> [Vos tâches]
a. Dans l'extrait sur le bail commercial, à qui doit être imputable la faute qui constitue le « motif grave et légitime » ?
b. Reprenez l'extrait sur le bail commercial après sa dernière phrase et poursuivez-le.

En pratique, la résiliation judiciaire est assez difficile à obtenir car les juges hésitent à prononcer une sanction dont les effets seront souvent graves pour le locataire et ses employés (perte du fonds de commerce, chômage des salariés…).

 

Que se passe t-il en cas de changement de propriétaire ou de locataire, après des travaux non autorisés ?

 

La question demeure plus complexe en cas de cession du droit au bail (changement de locataire) ou dans la propriété du local (changement de propriétaire)après que l’infraction au bail ait été commise.

En effet, par principe, le « motif grave et légitime » justifiant la résiliation ou le non-renouvellement ne peut être constitué que par une faute imputable au locataire en place et non à son prédécesseur dans l’exploitation du fonds de commerce.

Ainsi, le cessionnaire d'un bail commercial ne pourrait de prime abord se voir opposer les motifs graves qui étaient le fait de son cédant, ce qui est une précision importante et relativement logique au regard de la connaissance des lieux qu’est supposée avoir le bailleur au travers des états des lieux d’entrée et de sortie, devenus désormais obligatoires.

Mais il en sera autrement pour des infractions au bail qui se poursuivent après la cession et auxquelles le cessionnaire peut mettre fin (en réalisant par exemple des travaux pour mettre fin à un trouble de jouissance dont l’origine est antérieure à la cession ou pour des dégradations et réparations exigibles en fin de bail).

> [Extraits du listing]
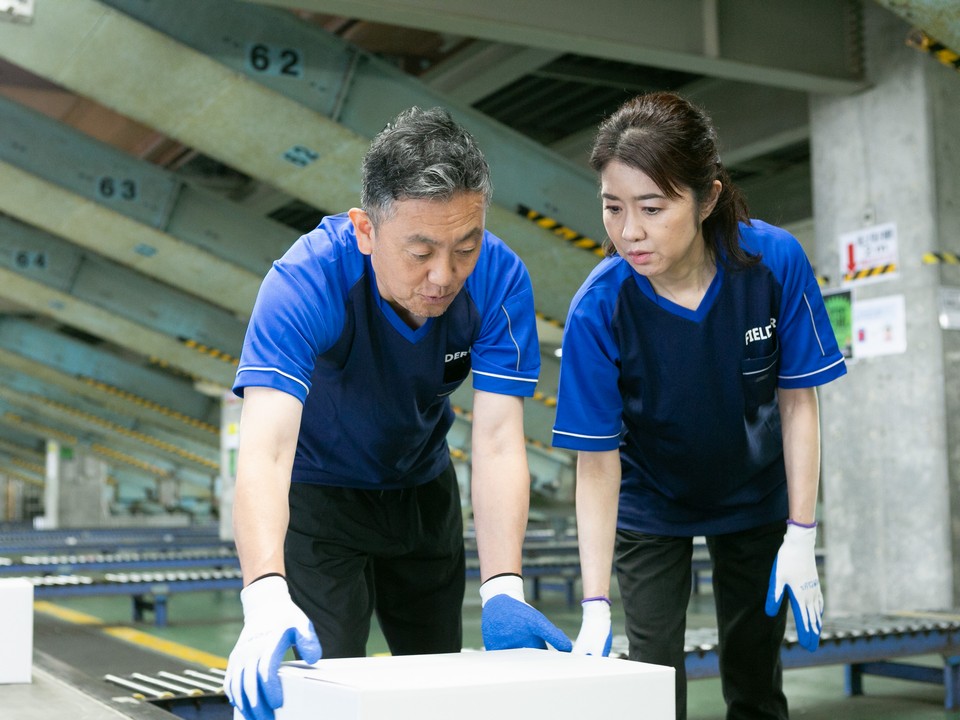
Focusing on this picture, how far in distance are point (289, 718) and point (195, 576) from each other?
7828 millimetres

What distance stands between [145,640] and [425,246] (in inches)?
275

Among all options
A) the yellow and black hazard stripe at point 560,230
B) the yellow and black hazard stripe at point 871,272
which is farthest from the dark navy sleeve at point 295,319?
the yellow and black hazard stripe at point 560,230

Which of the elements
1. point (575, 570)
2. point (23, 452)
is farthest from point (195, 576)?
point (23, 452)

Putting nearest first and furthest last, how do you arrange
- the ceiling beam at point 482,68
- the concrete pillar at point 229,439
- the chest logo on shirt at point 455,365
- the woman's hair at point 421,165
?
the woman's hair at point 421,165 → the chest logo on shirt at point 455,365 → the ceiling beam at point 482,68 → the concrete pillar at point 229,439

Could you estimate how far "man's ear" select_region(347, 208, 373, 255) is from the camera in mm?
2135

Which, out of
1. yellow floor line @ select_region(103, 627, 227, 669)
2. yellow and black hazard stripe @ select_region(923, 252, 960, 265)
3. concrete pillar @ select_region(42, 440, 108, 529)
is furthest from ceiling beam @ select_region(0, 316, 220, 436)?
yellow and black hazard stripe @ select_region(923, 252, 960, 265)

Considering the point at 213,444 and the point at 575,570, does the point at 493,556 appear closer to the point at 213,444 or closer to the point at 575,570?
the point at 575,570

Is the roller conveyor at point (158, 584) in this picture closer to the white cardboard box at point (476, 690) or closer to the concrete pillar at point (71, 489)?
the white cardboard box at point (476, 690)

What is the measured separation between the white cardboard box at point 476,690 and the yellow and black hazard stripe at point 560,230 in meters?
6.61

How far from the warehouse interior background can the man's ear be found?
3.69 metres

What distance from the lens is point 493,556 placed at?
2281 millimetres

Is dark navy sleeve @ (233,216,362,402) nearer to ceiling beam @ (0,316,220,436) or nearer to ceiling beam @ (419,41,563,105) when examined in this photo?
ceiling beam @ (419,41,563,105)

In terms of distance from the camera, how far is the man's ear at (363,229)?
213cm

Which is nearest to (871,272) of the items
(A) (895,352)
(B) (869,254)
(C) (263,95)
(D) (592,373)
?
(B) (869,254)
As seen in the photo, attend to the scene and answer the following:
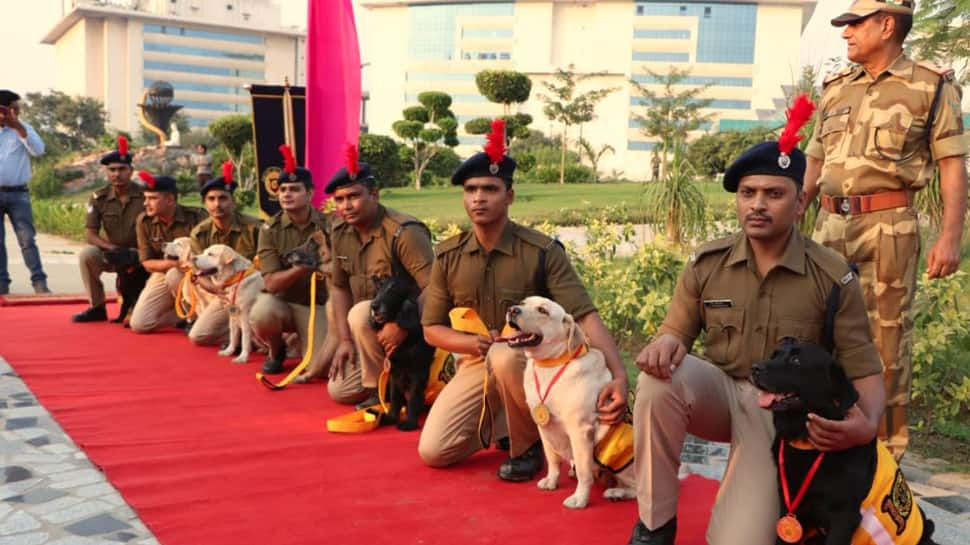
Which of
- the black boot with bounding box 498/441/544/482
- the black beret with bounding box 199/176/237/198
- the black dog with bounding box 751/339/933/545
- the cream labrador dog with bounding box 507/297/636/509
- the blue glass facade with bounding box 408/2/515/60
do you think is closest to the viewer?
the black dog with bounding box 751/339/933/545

> [Réponses ci-dessous]
a. Au locataire en place, et non à son prédécesseur dans l'exploitation du fonds de commerce.

b.
De même, l’acquéreur de l’immeuble ne peut agir contre le locataire pour des manquements au bail qui seraient antérieurs à la vente, à moins :

-      d’une cession de créance ou d’une subrogation expresse,

-      ou que les manquements se soient poursuivis après celle-ci.

Il a cependant été jugé que le congé donné au locataire comportant refus de renouvellement sans indemnité d'éviction pour motif grave et légitime peut être invoqué par l'acquéreur de l'immeuble en cas de vente de celui-ci après le congé.

Il sera néanmoins prudent de prévoir une subrogation expresse dans l’acte de vente.

 

Sur la procédure de refus de renouvellement du bail :

 

Suit ensuite une procédure stricte, qu’il est souhaitable de confier à un avocat spécialisé car le refus de renouvellement du bail pour motif grave et légitime ne peut être opposé au locataire que s'il a été exprimé dans un acte extrajudiciaire régulièrement signifié et parfaitement motivé.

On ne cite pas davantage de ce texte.